# AIM OF THE TASK
Pick up the article on drug pricing and antitrust enforcement, given below, after its last sentence and carry it forward.

# EXCERPTED PASSAGE
▬▬▬▬▬▬

Pharma pricing is a problem, but antitrust isn’t the (only) solution
The urgent task of developing a COVID-19 vaccine has reignited a perennial Washington debate: how to ensure access to affordable medicines without compromising incentives for innovation. Most agree we should handsomely reward a vaccine’s inventor — but a high-priced vaccine will be useless for those who cannot afford it.
As we address the ills of soaring drug prices, one prescription should be ignored. Rather than focusing on the drivers of escalating prices, some policymakers argue for abandoning settled principles of antitrust law in a misguided attempt to “fix” something — effective, evidence-based antitrust enforcement — that is not broken.
Sen. Elizabeth Warren (D-Mass.) and Rep. Alexandria Ocasio-Cortez (D-N.Y.), for example, propose a ban on all mergers large enough to require pre-notification to the antitrust agencies. Warren claims that “giant corporations and private equity vultures are just waiting for a chance to gobble up struggling small businesses.” Even if that were true — notifications have actually declined — a merger moratorium is like choosing old-fashioned chemotherapy and its life-threatening side effects over more targeted therapy. The moratorium will kill a few problematic mergers that might threaten the body economic, but it will also kill many good mergers, needlessly stifling economic activity.
A narrower approach entails banning nearly all pharmaceutical mergers, as advocated by the Open Markets Institute. Two FTC commissioners seem amenable. Two months ago, they voted to reject AbbVie’s acquisition of Allergan, and one proposed to unleash the Inspector General on FTC staff for daring to recommend to the Commission that pharma mergers be permitted to proceed. A few months earlier, the same two commissioners voted to reject Bristol-Myers Squibb’s acquisition of Celgene, even though they acknowledged the proposed settlement, involving the biggest divestiture in merger review history, resolved every antitrust problem the FTC identified.

▬▬▬▬▬▬

# DATASET RECORDS
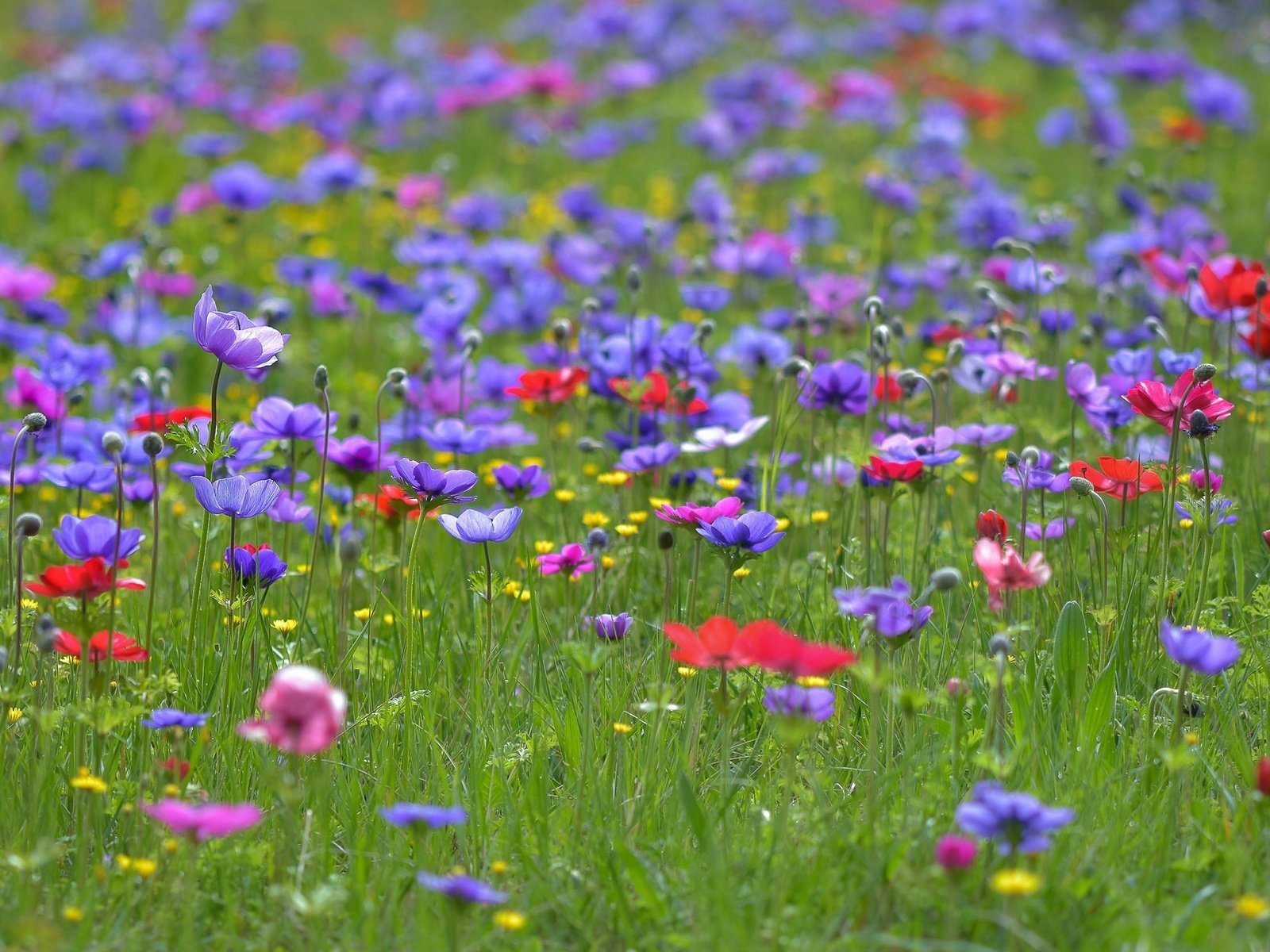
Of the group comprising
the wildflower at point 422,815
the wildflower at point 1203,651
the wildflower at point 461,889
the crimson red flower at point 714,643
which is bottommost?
the wildflower at point 461,889

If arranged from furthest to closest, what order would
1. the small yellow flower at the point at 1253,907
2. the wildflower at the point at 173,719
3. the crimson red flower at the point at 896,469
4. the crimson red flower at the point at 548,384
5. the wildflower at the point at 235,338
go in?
1. the crimson red flower at the point at 548,384
2. the crimson red flower at the point at 896,469
3. the wildflower at the point at 235,338
4. the wildflower at the point at 173,719
5. the small yellow flower at the point at 1253,907

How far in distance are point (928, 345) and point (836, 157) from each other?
416 centimetres

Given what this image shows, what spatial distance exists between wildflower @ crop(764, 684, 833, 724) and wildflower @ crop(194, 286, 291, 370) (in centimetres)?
92

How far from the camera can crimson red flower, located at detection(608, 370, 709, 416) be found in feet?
9.75

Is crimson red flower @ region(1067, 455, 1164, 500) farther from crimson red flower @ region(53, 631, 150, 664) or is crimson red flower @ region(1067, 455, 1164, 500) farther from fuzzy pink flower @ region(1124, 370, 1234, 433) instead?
crimson red flower @ region(53, 631, 150, 664)

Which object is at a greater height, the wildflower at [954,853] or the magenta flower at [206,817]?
the magenta flower at [206,817]

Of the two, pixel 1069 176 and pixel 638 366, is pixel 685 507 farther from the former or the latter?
pixel 1069 176

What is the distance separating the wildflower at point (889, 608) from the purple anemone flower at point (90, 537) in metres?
1.08

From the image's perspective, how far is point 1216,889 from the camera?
177 centimetres

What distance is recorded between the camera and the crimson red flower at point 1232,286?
9.70ft

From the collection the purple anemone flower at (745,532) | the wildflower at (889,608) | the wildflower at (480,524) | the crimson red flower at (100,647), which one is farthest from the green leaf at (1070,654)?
the crimson red flower at (100,647)

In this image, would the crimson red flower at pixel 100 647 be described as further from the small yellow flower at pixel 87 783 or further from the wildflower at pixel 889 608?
the wildflower at pixel 889 608

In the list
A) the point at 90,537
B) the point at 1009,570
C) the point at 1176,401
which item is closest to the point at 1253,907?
the point at 1009,570

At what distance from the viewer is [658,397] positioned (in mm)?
3037
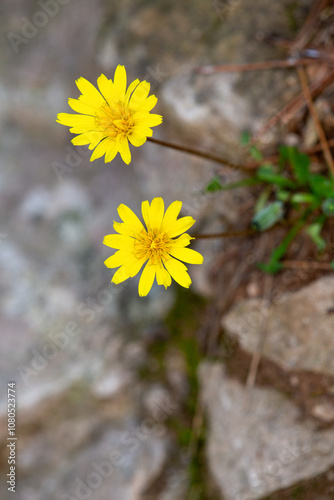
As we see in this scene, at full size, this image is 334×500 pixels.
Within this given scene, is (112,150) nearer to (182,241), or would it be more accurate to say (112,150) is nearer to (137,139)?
(137,139)

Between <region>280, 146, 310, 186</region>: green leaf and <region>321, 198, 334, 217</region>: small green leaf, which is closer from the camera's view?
<region>321, 198, 334, 217</region>: small green leaf

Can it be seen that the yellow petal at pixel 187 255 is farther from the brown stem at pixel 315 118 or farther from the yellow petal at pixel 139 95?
the brown stem at pixel 315 118

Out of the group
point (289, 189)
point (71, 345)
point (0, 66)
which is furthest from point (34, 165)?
point (289, 189)

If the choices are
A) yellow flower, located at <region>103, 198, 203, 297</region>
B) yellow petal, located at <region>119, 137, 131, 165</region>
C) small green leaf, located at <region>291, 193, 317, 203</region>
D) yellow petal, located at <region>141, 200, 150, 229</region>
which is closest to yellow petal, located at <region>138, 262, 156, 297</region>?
yellow flower, located at <region>103, 198, 203, 297</region>

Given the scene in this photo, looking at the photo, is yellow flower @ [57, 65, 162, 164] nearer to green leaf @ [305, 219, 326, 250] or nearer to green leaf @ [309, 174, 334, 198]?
green leaf @ [309, 174, 334, 198]

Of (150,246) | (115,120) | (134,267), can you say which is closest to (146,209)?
(150,246)

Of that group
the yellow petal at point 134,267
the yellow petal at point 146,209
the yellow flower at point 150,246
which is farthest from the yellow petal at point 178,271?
the yellow petal at point 146,209
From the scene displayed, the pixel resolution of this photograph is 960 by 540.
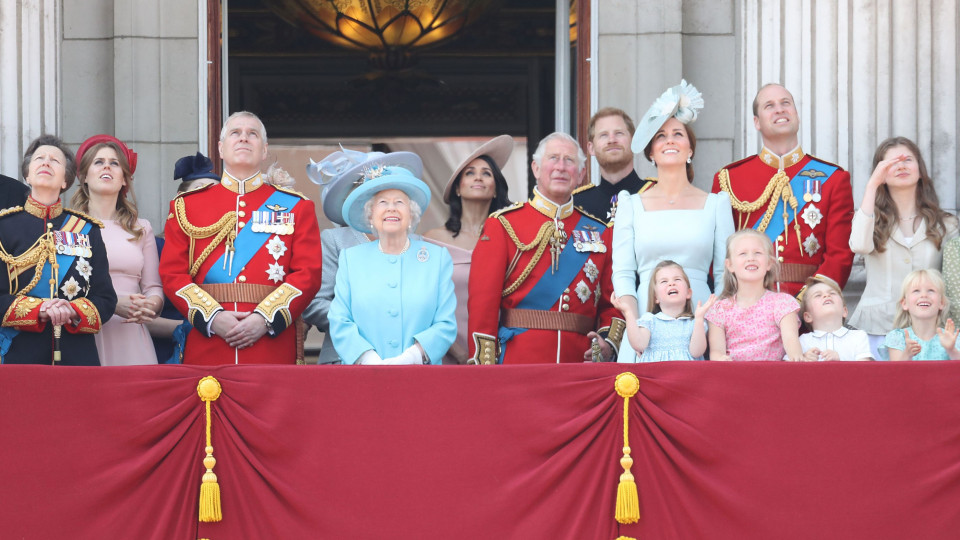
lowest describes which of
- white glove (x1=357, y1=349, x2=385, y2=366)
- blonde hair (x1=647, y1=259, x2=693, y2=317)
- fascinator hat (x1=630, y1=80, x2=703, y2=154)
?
white glove (x1=357, y1=349, x2=385, y2=366)

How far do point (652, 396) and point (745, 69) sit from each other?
3.11 meters

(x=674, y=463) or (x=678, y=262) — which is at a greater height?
(x=678, y=262)

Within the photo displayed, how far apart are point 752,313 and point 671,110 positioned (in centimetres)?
95

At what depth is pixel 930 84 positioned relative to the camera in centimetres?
758

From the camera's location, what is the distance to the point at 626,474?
503 cm

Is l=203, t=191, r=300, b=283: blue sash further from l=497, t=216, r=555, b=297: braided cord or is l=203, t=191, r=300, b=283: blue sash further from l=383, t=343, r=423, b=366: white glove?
l=497, t=216, r=555, b=297: braided cord

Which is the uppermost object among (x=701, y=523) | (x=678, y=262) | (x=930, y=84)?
(x=930, y=84)

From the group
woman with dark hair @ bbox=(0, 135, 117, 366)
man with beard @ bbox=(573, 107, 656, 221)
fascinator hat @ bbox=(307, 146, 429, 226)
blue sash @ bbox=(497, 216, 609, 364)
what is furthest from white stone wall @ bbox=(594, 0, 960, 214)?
woman with dark hair @ bbox=(0, 135, 117, 366)

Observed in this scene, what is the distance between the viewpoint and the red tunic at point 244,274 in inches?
234

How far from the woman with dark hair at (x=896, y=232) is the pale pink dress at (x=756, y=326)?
0.70 meters

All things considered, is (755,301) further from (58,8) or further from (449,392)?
(58,8)

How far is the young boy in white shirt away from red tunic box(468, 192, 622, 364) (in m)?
0.76

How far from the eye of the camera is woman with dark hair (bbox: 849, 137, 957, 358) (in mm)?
6137

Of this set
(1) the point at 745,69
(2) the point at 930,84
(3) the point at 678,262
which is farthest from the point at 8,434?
(2) the point at 930,84
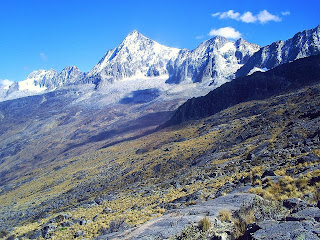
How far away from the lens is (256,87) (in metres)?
113

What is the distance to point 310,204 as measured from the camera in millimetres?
9828

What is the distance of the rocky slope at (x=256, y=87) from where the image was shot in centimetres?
10325

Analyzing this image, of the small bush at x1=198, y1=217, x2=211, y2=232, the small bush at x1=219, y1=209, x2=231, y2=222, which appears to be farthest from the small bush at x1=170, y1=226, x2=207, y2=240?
the small bush at x1=219, y1=209, x2=231, y2=222

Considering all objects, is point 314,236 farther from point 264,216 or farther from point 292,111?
point 292,111

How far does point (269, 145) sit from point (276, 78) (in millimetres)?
90085

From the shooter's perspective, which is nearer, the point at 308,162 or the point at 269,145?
the point at 308,162

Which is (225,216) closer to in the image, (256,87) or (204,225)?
(204,225)

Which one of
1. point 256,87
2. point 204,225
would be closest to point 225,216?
point 204,225

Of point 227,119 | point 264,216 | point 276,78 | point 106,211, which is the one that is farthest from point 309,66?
point 264,216

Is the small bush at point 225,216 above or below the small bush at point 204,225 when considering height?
below

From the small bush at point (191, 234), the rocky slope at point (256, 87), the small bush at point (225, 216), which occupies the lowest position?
the small bush at point (225, 216)

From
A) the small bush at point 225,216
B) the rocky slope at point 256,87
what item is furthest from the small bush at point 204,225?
the rocky slope at point 256,87

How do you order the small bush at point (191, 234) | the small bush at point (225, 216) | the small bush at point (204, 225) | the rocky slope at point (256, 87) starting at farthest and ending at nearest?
1. the rocky slope at point (256, 87)
2. the small bush at point (225, 216)
3. the small bush at point (204, 225)
4. the small bush at point (191, 234)

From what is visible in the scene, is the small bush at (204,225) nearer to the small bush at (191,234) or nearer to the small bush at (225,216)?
the small bush at (191,234)
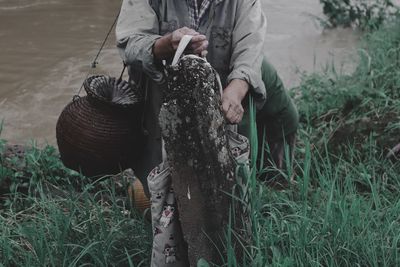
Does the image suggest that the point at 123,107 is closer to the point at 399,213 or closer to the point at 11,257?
the point at 11,257

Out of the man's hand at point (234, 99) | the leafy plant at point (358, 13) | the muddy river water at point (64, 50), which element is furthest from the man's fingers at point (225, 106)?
the leafy plant at point (358, 13)

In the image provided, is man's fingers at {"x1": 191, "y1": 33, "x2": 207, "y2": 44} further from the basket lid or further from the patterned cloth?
the basket lid

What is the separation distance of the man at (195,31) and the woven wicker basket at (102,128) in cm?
7

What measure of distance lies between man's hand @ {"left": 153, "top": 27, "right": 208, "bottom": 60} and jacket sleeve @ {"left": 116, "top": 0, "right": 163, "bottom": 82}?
0.05 meters

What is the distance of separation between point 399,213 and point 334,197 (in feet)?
0.79

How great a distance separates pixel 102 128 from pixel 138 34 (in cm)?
37

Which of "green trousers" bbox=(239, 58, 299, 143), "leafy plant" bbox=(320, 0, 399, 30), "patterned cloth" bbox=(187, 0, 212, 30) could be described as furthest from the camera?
"leafy plant" bbox=(320, 0, 399, 30)

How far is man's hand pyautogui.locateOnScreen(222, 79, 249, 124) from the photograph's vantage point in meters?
2.21

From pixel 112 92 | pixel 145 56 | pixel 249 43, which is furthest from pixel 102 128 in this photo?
pixel 249 43

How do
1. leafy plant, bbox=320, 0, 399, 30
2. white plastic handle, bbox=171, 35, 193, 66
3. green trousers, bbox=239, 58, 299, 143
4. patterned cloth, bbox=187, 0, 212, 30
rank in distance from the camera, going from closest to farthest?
white plastic handle, bbox=171, 35, 193, 66 < patterned cloth, bbox=187, 0, 212, 30 < green trousers, bbox=239, 58, 299, 143 < leafy plant, bbox=320, 0, 399, 30

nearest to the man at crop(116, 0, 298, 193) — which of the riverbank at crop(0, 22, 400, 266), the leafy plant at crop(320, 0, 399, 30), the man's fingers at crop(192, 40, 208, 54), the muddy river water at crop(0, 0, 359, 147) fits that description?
the man's fingers at crop(192, 40, 208, 54)

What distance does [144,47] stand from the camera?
240cm

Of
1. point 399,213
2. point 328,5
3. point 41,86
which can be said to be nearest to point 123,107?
point 399,213

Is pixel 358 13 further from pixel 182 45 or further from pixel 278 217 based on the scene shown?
pixel 182 45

▬▬▬▬▬▬

# TASK OUTPUT
As current and former FTC officials, we believe these proposals represent a flawed approach. The notion that the FTC should prevent mergers absent evidence of an antitrust violation is deeply misguided – and jeopardizes the FTC’s impressive winning streak based on the many cases it has brought. During the past five years, the Commission has challenged 14 pharmaceutical mergers and required companies to divest 131 drugs. Beyond mergers, in 2013 the FTC won a landmark victory at the Supreme Court in FTC V. Actavis, essentially eliminating anticompetitive patent litigation settlements. And in January, the FTC sued Vyera Pharmaceuticals and “pharma bro” Martin Shkreli. These efforts result in massive savings for consumers and taxpayers; just ending reverse payments in patent litigation settlements saves $3.5 billion each year.
Still, drug prices continue to rise, especially for new drugs debuting at prices once considered unimaginable. For example, Zolgensma, a gene therapy for treating spinal muscular atrophy, has a list price of $2.1 million. Cancer drugs are so expensive that oncologists talk about “financial toxicity” as a side effect of treatment.
This is a particularly knotty problem for the elderly who receive health care coverage through Medicare and have been hard hit by COVID-19. The government is prohibited from using competitive bidding or direct negotiation when sourcing drugs for Medicare Part B — those administered by medical professionals. So drugmakers name their price and the federal government must pay.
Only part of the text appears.